* Work item:
In the material below, find each line holding the string "pixels" and copy it.

* Records for this exercise:
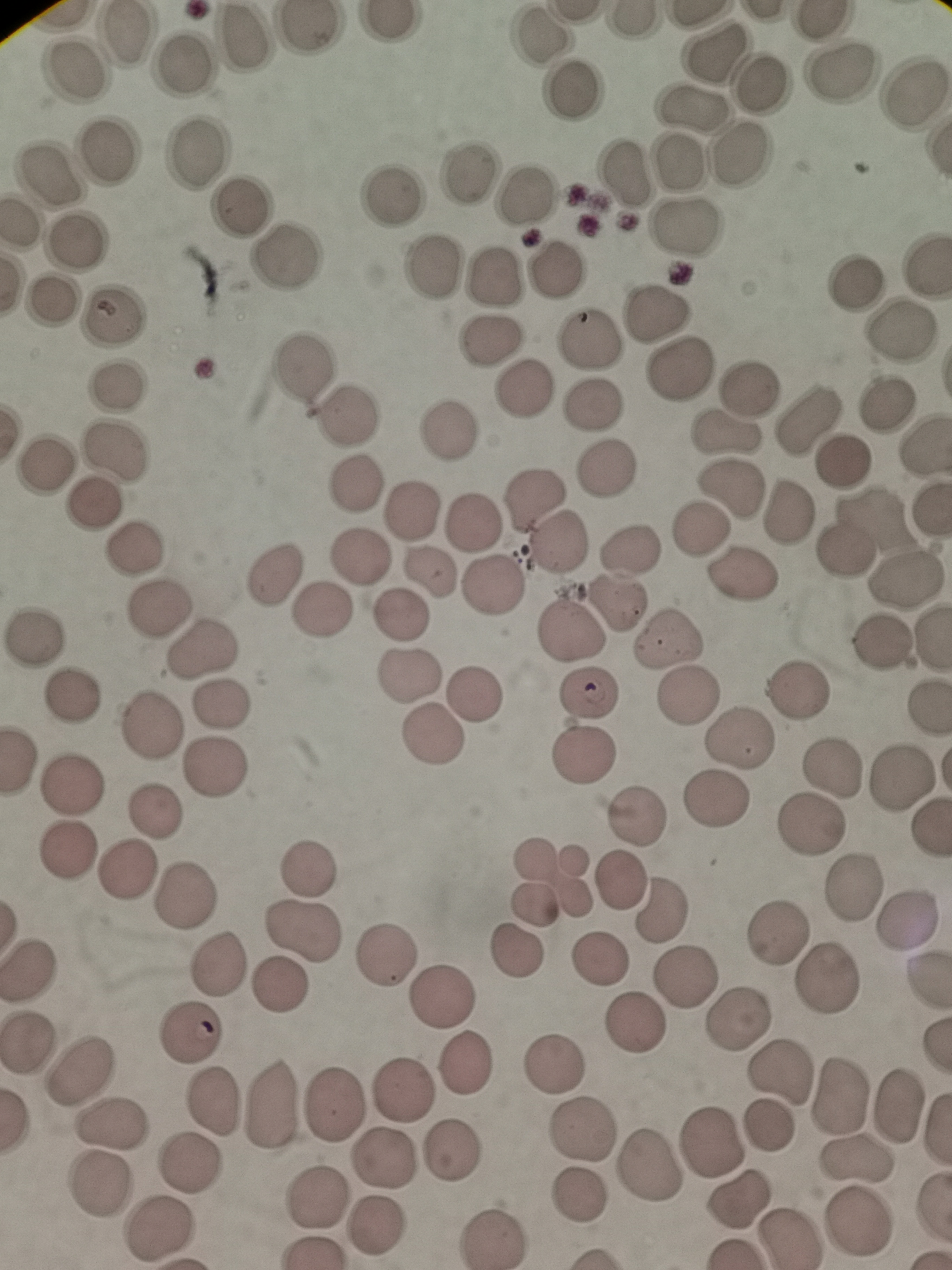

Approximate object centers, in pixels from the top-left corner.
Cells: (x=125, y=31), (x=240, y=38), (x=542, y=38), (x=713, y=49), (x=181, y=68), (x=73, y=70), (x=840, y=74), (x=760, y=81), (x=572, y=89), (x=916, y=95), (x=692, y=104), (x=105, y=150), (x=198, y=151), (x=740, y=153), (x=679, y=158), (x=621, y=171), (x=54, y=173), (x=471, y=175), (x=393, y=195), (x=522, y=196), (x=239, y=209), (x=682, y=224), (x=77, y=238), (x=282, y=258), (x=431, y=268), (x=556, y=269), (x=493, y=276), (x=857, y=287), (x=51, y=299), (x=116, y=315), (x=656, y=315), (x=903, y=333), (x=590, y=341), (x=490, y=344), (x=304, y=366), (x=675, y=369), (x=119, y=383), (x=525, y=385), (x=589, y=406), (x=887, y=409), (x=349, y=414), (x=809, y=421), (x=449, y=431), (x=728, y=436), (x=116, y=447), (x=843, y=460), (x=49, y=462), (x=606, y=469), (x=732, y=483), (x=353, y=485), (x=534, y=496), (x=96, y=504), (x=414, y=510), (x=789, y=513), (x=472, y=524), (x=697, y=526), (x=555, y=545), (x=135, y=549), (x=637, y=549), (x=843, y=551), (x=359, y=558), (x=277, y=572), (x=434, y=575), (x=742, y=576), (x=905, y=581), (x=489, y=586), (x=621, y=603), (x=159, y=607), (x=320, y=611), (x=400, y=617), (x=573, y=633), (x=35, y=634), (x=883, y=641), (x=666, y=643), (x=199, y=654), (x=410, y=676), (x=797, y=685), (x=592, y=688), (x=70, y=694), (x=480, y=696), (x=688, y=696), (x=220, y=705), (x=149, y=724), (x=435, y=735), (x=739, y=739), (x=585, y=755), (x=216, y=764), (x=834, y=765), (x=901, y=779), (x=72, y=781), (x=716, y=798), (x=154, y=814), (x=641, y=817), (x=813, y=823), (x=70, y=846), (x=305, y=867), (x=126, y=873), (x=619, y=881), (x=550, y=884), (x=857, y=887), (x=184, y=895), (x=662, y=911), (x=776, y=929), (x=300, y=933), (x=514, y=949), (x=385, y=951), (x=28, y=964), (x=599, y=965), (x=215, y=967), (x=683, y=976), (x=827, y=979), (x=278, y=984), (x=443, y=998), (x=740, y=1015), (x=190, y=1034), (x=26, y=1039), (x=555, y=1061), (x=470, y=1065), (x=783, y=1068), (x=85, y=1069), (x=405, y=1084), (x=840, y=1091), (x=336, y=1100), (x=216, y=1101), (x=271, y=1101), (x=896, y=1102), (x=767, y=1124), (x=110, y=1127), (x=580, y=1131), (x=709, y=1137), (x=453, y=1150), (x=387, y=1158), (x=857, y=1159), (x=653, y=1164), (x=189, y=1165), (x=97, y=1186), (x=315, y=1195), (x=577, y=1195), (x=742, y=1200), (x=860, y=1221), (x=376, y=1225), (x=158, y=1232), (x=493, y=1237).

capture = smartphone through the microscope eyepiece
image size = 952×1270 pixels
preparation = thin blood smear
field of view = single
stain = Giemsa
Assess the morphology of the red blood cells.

* Answer for this exercise:
Approximate object centers, in pixels from the top-left corner.
image size = 952×1270 pixels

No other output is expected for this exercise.